Page excerpt:
◇ ◇ ◇
HX711 support (load cell sensor)

Support for the HX711 load cell sensor chip has been requested a number of times already. I have written a preliminary module which is able to read out data from the HX711. It works without modifying the MCU code, but there is a catch: It does not obey the specifications in the HX711 data sheet.

The HX711 has a unidirectional SPI-like interface with a clock and a data bin. The host is expected to read 24 bits after the HX711 has send a data ready signal by pulling the data pin to low. After the transfer, it should send 1-3 additional clock signals to configure the gain for the next conversion.

My module simply reads 32 bits periodically (currently with ~10 Hz, as my HX711 module is configured to that frequency apparently). The additional clock signals seem to be ignored (although the data sheet explicitly mentions to send no more than 27 clock pulses per conversion interval). The gain will then presumably fixed at 64 (lowest setting).

More problematic is actually ignoring the data ready signal. With a logic analyzer I have found that the HX711 actually revokes the data ready signal if the data has not been read out before the end of the conversion interval. If the host attempts to read the data during that time it probably will read simply -1 (all bits high).

Another issue is that the SPI implementation in Klipper seems to expect always all 4 pins to be configured.

Anyway, this is a first starting point I wanted to share with the community. Maybe some people have ideas how to improve this without the need for special microcontroller code (which in principle would be fine for me, but I think it would be nice to avoid it).

So my first goal to improve this would be to read out the data ready signal. Is it possible to read out a pin which is configured as a soft-SPI MISO pin in addition as a plain GPIO input pin? If yes, is it realistic to poll this pin with a frequency (much) bigger than 80 Hz (the fastest possible HX711 read out frequency) and react to it in time with initiating a transfer?

In the mean time, I got some ideas on my own how to improve that, at least without writing HX711-specific microcontroller code. This would require some new features in the microcontroller and communication protocol though:

  • Scheduled SPI communication, i.e. the ability to control at which time an SPI read shall take place. Ideally, several reads can be queued at the same time to achieve 80 Hz read rate.
  • Soft-SPI with arbitrary bit width, i.e. transfer e.g. 25 bits (rather than 24 or 32).
  • Pin change interrupt recorder with dead time, i.e. allow to enable the pin change interrupt for a specified pin and transport the time stamp when such interrupt arrives to the Python code. A configurable dead time should prevent the interrupt to be recorded again within the dead time period after it has been recorded already (this limits the rate).
  • Allow duplicate assignment of pins in certain situations, specifically the MISO pin of a soft-SPI must be used for the pin change interrupt recorder at the same time (the dead time will prevent recording the SPI data as pin changes). I guess, the pin change interrupt recorder should simply be usable for all inputs, even if already taken by some other driver.
  • Allow soft SPI without specifying CS and MOSI pins.

The idea is that the HX711 operates at a fixed conversion interval (either 10 Hz or 80 Hz, selectable via hardware pin - usually this is done as a soldering option for off-the-shelf HX711 modules). The exact interval merely needs to be synchronised to the Klipper main clock. If that is achieved, the transfers can simply be scheduled at the right time. The synchronisation of the interval can be done via the pin change interrupt. We have to observe at which time the data pin is pulled to low (outside an SPI transfer). The transfer should be scheduled shortly after that time. Since the interval is roughly known, it should be enough to adapt the phase of the newly scheduled transfers whenever the pin change interrupt is seen by the Python code.
◇ ◇ ◇
Dataset section:
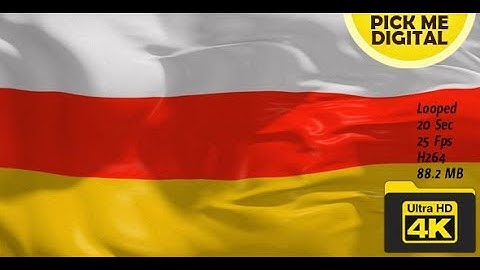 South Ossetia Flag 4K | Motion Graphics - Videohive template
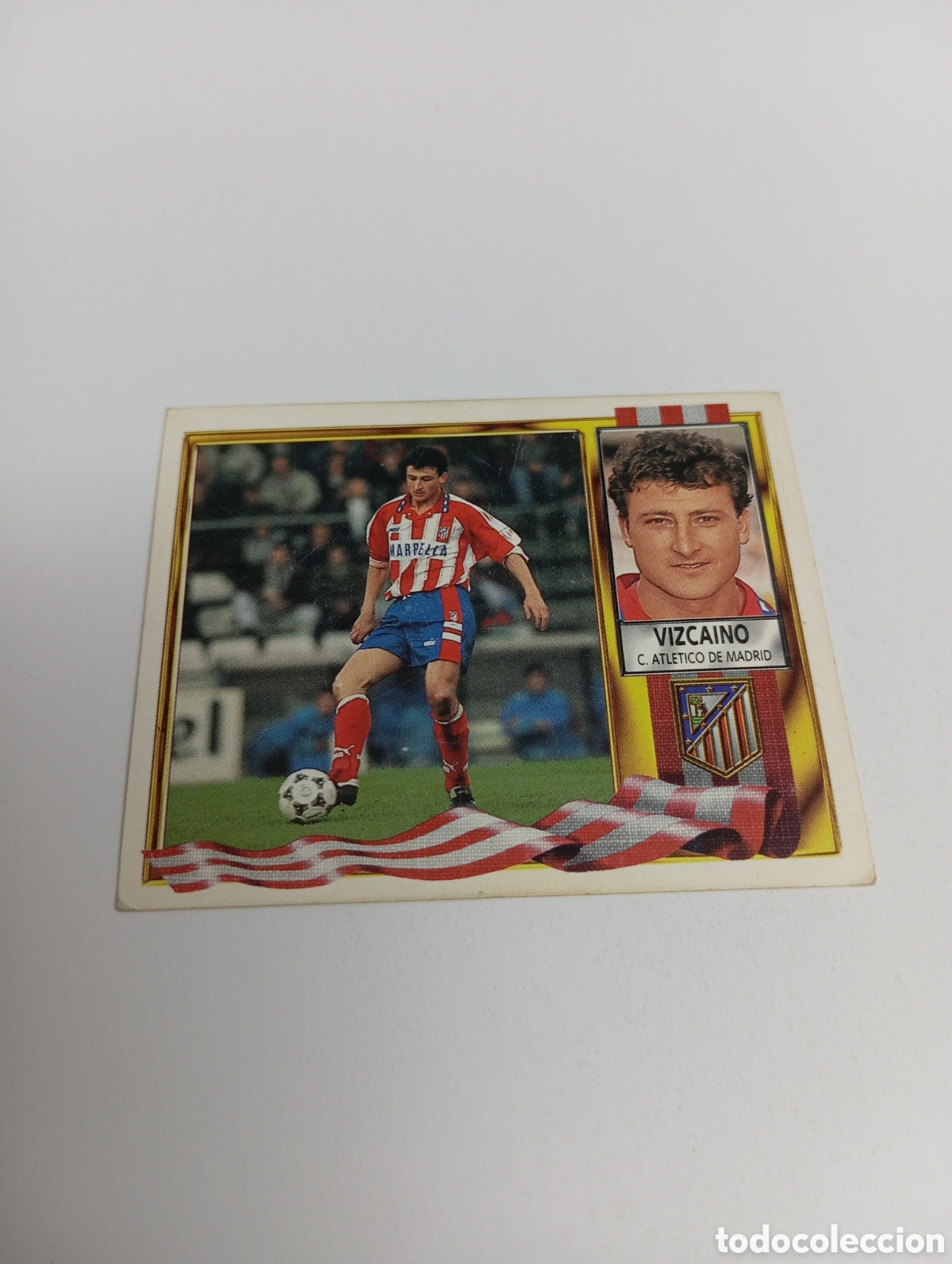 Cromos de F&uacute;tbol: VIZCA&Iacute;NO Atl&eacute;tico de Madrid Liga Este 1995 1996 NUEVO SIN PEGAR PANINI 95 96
◇ ◇ ◇
Work task: Quote the HX711 post word for word, from "Anyway, this is" to "initiating a transfer?".

Final answer:
Anyway, this is a first starting point I wanted to share with the community. Maybe some people have ideas how to improve this without the need for special microcontroller code (which in principle would be fine for me, but I think it would be nice to avoid it).

So my first goal to improve this would be to read out the data ready signal. Is it possible to read out a pin which is configured as a soft-SPI MISO pin in addition as a plain GPIO input pin? If yes, is it realistic to poll this pin with a frequency (much) bigger than 80 Hz (the fastest possible HX711 read out frequency) and react to it in time with initiating a transfer?